Macrosoma coscoja

Scientific classification
- Domain: Eukaryota
- Kingdom: Animalia
- Phylum: Arthropoda
- Class: Insecta
- Order: Lepidoptera
- Family: Hedylidae
- Genus: Macrosoma
- Species: M. coscoja
- Binomial name: Macrosoma coscoja (Dognin, 1900)
- Synonyms: Phellinodes coscoja Dognin, 1900;

= Macrosoma coscoja =

- Authority: (Dognin, 1900)
- Synonyms: Phellinodes coscoja Dognin, 1900

Species of butterfly

Macrosoma coscoja is moth-like butterfly described by Paul Dognin in 1900. It belongs to the family Hedylidae. Originally it belonged to the genus Phellinodes. Malcolm J. Scoble combined it with Macrosoma in 1986.

==Distribution==
The species is found in eastern Colombia, eastern central and south Ecuador, central to southeastern Peru to eastern Bolivia.

==Description==
===Wings===
M. coscoja has wings of the grey-brown ground colour. The apex of the forewing is weakly emarginate and dark brown in colour. Small white mark(s) either is present or entirely absent at the proximal edge of dark apical patch.
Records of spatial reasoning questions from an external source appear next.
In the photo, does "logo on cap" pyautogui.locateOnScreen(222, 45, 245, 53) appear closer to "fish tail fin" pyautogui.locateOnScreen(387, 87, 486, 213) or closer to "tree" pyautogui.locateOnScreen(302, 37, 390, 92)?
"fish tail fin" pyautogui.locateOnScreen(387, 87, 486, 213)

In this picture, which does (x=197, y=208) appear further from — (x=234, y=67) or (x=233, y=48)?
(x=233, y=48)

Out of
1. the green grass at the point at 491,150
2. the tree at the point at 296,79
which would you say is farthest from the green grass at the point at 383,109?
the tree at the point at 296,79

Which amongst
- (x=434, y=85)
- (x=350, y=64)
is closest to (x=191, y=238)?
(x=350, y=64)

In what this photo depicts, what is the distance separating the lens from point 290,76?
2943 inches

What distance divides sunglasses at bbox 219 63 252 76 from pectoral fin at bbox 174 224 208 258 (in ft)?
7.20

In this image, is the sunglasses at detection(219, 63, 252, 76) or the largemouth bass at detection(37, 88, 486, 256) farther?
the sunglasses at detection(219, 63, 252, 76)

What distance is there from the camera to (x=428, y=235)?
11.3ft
Postmedially, a narrow white streak edged with brown is found on the inner side. Unlikely the female, the male of this species are lacks with small glassy patch at base of hindwing.
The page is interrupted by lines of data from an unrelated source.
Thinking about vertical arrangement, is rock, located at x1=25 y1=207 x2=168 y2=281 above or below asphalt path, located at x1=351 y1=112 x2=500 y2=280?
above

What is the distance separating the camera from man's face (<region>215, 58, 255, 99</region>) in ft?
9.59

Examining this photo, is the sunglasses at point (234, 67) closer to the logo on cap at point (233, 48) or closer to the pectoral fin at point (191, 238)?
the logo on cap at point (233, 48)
The length of the forewing is 18–20 mm.

===Genitalia===
====Male====
Following are the characteristics of the male genitalia:
- Saccus is fairly short.
- Gnathos with the medial component is tongue-shaped, downcurved and without denticles.
- Lateral angles is with denticles.
- Valva is broad medially, narrows to finger-like projection.

====Female====
The female genitalia has the following features:
- Anal papillae is fairly pointed.
- Ductus bursae broadens gradually into corpus bursae.
- Signum is denticulate.

===Antenna===
The antenna is not bipectinate in both sexes.

==Diagnosis==
M. coscoja is similar to M. albistria, M. bahiata, M. uniformis, and M. amaculata. The presence of the narrow postmedial streak distinguishes M. coscoja from these species, as does the shape of the Gnathos and Valva.